The president’s overall approval declined to 40% after registering at 43% in January.
“What this poll says is that President Biden and Democrats are headed for a catastrophic election,” said Republican pollster Bill McInturff of Public Opinions Strategy, who conducted this survey with Democratic pollster Jeff Horwitt of Hart Research Associates.
The poll was conducted between March 18-22, before the president’s overseas trip, where he was to meet with NATO allies, visit with U.S. troops in Poland and deliver a major speech on Russia’s war in Ukraine.
Joe Biden is not getting the “Rally around the president” poll numbers that have almost always appeared when the United States gets involved in a military conflict. While there are no active-duty troops involved, the U.S. has taken a very visible role in combating Putin and his expansionist policies.
The erosion in Biden’s approval rating has been across the board among key demographic groups, including Black respondents (from 64 percent approve in January to 62 percent now), women (from 51 percent approve to 44 percent), Latinos (from 48 percent to 39 percent) and independents (36 percent to 32 percent).
“You cannot get down to the low 40s in presidential approval, unless you have strained your own base,” said McInturff, the GOP pollster.
The question on the minds of political analysts on both sides is how these low poll ratings — and the war in Ukraine — shake out in terms of the Midterm elections.
Rebecca Kleefisch, the Republican former lieutenant governor of Wisconsin who is challenging Democratic Gov. Tony Evers this year, said the war in Ukraine and the resulting rise in gas prices only amplified the economic concerns that she is asked about constantly on the campaign trail.
“I wouldn’t even say that I’m wrapping these issues into current events,” Kleefisch said. “Affordability is one of the key issues that people think about and talk about with me every single day. You have to remember that gas prices began rising significantly before the war in Ukraine even began.”
The Wisconsin race is one of a handful of governor’s races in battleground states in which Republicans are seizing on any and all Democratic environmental policy-related decisions to make the case that those Democrats bear at least some responsibility for rising gas prices.
No matter what happens in Ukraine — with the exception of a “hot war” breaking out between Russia and NATO — prices will continue to climb and shortages will begin to crop up.
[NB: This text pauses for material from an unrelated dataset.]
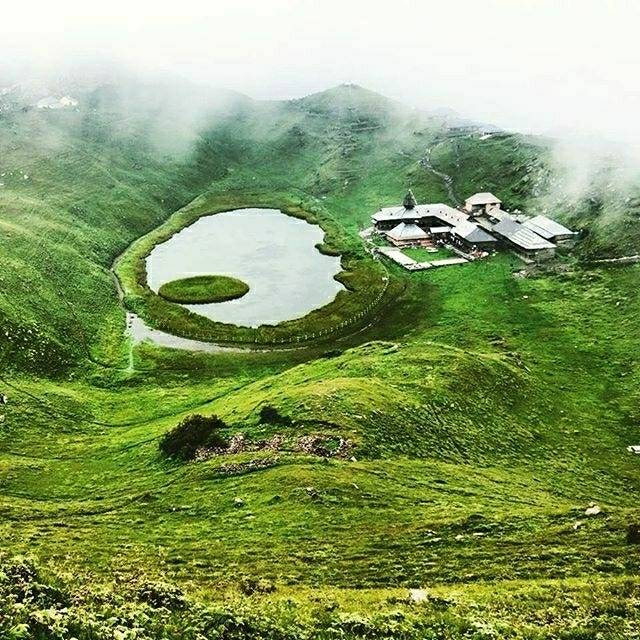 Shreyash Shah,India,Himachal Pradesh,D.P.F. Parashar Dhar,D.P.F. Parashar Dhar,undefined,The beauty of Parashar lake,prashar-lake-shreyash-shah-267f558b06-0-of-2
In that case, “leadership” becomes a very nebulous and unimportant thing. Biden can get strong marks for “leadership” but that won’t help him and his party if gas is over $5 bucks a gallon and bread is $10 a loaf.
It remains to be seen how much credit Biden would get for a successful termination of the war for Ukraine. The bottom line is that Biden and the Democrats are still in deep trouble no matter what scenario plays out in Ukraine.